WHAT TO WORK ON:
a. Reproduce the part of the spinal needle summary starting with "Conclusions" and going on through "not be compatible.".
b. In the spinal needle summary, to what pressure was the bench-top model pressurised to simulate cerebrospinal fluid pressure in the sitting position?

TEXT PASSAGE:
=-=-=
Flow Characteristics of Luer and non-Luer Spinal Needles

Monteiro RS, Pillai A, Choi SW et al

Anaesthesia 2017; 72: 749-754
DOI:10.1111/anae.13851/full

Background

In 2004, the National Patient Safety Agency advocated the introduction of a non-Luer system for delivery of neuraxial anaesthesia. The AAGBI anticipated that all neuraxial devices will change to incorporate the ISO 80369-6 non-Luer connector in the UK in 2017. Flow rates of 25-G and 27-G spinal needles (90-mm and 120-mm lengths) from Vygon, BD, B. Braun and Pajunk were measured, with either a Luer connector, or a Surety® or UniVia® non-Luer connector in an in-vitro study.

Method

A bench-top model of entering the spinal space, pressurised to 35 cmH2O to simulate cerebrospinal fluid pressure in the sitting position. The two endpoints studied were

  • Time to first appearance of simulated cerebrospinal fluid in the needle hub
  • Amount of fluid collected over 120 s after the needle was introduced

Results

The mean times to first appearance of fluid in the needle hub of Luer spinal needles varied from 0.36s (25-G 90-mm BD) to 3.14s (27-G 120-mm B. Braun), and in the non-Luer spinal needles from 0.22s (25-G 90-mm B. Braun) to 2.99s (27-G 120-mm Pajunk). There was a significant difference in the time to first appearance of fluid in the needle hub between Luer and non-Luer needles of the same type.

The mean weight of fluid collected in 120 s using the Luer spinal needles varied from 0.21g (27-G 120-mm Pajunk) to 1.21g (25-G 90-mm Vygon), and using the non-Luer spinal needles from 0.25g (27-G 120-mm Pajunk) to 1.55g (25-G 90-mm B. Braun). All of the needle types showed a greater weight of fluid collected using the non-Luer compared with the Luer version. Significant variations in flow were also seen between the same needle type from different manufacturers.

Conclusions

Changing from Luer to non-Luer versions of spinal needles may introduce important differences in function.

Journal Club Discussion : Potential risks

  • Use of unfamiliar spinal needles, slower flow rate, longer time to perform a lumbar puncture.
  • Significant differences between manufacturers, could be relevant if rotating between different hospitals thus resulting in using unfamiliar spinal needles.
  • Slower flow rate leading to longer time to perform lumbar punctures, may push needles in further than intended.
  • With non-Luer connectors, more “accessories” would be necessary e.g. epidural connectors/needles, drawing up needles, syringes etc, increasing costs of equipment.
  • Rarely may breach dura with introducer needle – would need to consider how to inject spinal drugs through introducer needle as connections would not be compatible.
  • It would make sense for any present plans to change to currently available non-Luer needles to wait until the new universal ISO 80369-6 non-Luer connector is available.

Summary by Dr M Rojo and Dr PY Kuo. Journal Club 17 August 2017.
=-=-=
DATA EXTRACT:
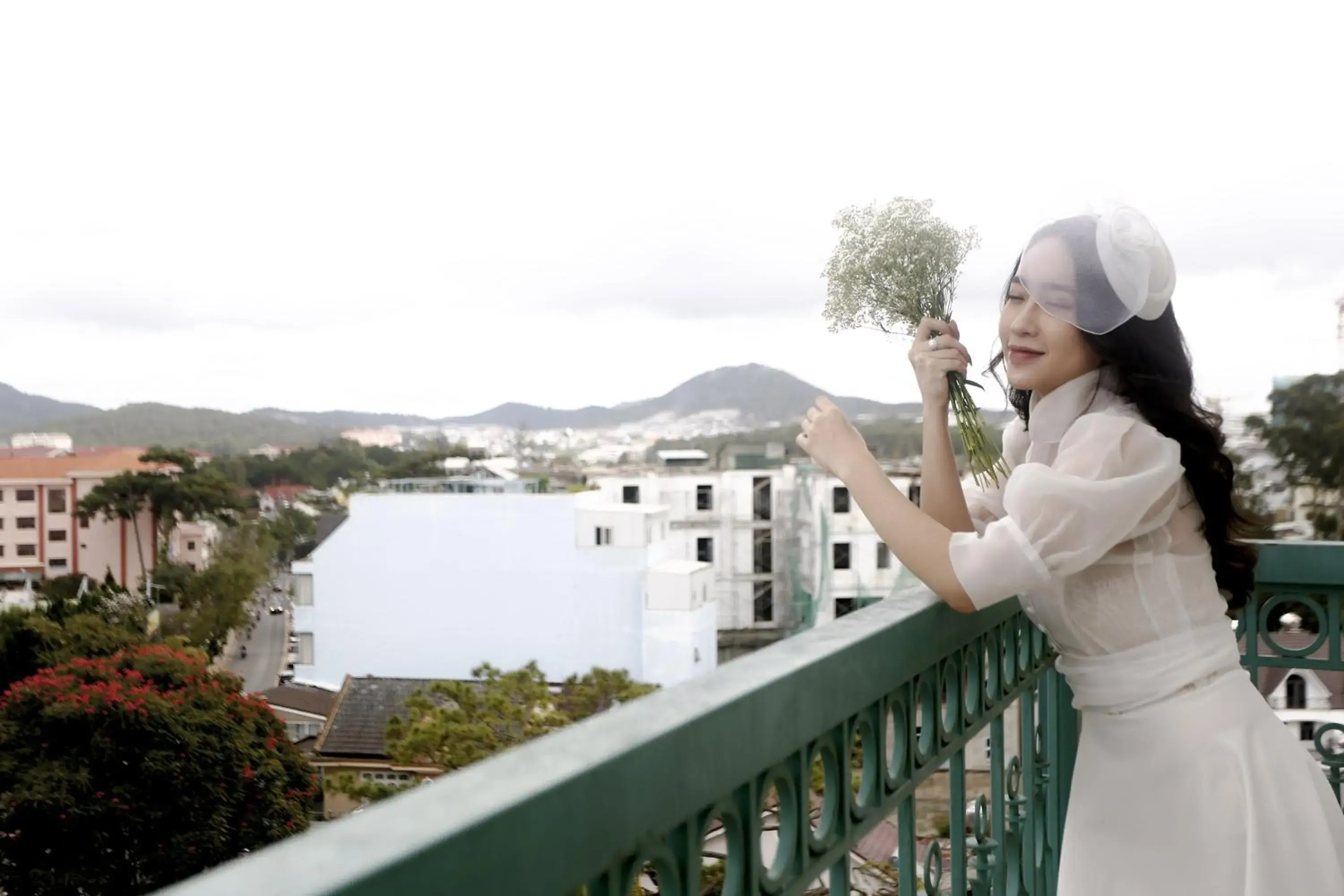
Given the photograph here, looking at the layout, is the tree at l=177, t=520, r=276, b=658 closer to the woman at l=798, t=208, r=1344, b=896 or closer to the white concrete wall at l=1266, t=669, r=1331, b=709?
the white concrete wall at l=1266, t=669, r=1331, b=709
=-=-=
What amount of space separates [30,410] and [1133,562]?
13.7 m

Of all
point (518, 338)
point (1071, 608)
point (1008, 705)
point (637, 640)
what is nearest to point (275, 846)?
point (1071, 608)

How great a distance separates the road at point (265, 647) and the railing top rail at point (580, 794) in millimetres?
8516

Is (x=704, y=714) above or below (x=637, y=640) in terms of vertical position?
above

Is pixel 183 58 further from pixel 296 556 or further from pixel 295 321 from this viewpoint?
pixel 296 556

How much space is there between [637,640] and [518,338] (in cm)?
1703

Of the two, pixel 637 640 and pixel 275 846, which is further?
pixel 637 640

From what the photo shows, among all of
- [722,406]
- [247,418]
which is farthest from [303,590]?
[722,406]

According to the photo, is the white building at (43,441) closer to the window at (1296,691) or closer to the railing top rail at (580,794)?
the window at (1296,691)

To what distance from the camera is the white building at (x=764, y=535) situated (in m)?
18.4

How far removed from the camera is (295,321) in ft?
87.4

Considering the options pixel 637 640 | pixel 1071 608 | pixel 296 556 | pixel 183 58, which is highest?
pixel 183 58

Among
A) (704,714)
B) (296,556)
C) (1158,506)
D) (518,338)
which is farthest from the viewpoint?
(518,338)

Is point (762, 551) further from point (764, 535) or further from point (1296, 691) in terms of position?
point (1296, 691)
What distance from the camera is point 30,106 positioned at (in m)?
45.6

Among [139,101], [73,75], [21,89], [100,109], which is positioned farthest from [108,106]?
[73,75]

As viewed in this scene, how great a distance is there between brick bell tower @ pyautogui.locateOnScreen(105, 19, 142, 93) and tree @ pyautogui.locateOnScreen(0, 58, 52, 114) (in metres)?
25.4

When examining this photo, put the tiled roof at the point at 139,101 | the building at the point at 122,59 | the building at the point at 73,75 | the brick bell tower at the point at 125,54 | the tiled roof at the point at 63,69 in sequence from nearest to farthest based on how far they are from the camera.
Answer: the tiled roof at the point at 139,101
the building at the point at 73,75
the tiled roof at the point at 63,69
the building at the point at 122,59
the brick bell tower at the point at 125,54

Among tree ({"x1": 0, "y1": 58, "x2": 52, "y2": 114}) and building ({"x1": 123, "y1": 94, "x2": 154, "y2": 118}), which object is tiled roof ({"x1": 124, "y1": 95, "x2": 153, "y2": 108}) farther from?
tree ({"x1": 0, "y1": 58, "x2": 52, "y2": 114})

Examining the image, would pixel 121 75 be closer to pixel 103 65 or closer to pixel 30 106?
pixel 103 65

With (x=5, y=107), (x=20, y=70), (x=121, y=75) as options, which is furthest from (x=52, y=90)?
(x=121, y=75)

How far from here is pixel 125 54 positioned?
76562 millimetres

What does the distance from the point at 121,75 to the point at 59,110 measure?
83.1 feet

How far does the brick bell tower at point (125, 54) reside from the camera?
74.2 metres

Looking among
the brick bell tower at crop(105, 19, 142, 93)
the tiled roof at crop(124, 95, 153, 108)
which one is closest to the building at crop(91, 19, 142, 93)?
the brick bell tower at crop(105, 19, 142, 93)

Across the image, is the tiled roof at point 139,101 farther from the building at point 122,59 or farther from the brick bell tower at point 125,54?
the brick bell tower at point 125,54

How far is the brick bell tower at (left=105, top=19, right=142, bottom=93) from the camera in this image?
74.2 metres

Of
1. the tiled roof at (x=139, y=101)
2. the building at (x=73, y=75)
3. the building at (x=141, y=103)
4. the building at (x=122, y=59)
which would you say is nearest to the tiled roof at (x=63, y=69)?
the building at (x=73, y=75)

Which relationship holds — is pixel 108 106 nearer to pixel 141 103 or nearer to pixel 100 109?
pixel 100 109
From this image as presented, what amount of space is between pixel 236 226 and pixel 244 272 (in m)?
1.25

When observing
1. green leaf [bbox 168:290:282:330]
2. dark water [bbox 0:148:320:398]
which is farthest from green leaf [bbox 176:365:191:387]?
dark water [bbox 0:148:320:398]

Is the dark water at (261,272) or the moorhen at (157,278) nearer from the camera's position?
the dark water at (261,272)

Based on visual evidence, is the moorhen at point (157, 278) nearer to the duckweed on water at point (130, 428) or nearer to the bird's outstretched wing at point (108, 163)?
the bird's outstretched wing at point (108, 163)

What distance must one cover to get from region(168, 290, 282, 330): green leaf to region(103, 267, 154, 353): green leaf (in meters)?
=-=-=
RESULTS IN ORDER:
a.
Conclusions

Changing from Luer to non-Luer versions of spinal needles may introduce important differences in function.

Journal Club Discussion : Potential risks

  • Use of unfamiliar spinal needles, slower flow rate, longer time to perform a lumbar puncture.
  • Significant differences between manufacturers, could be relevant if rotating between different hospitals thus resulting in using unfamiliar spinal needles.
  • Slower flow rate leading to longer time to perform lumbar punctures, may push needles in further than intended.
  • With non-Luer connectors, more “accessories” would be necessary e.g. epidural connectors/needles, drawing up needles, syringes etc, increasing costs of equipment.
  • Rarely may breach dura with introducer needle – would need to consider how to inject spinal drugs through introducer needle as connections would not be compatible.

b. 35 cmH2O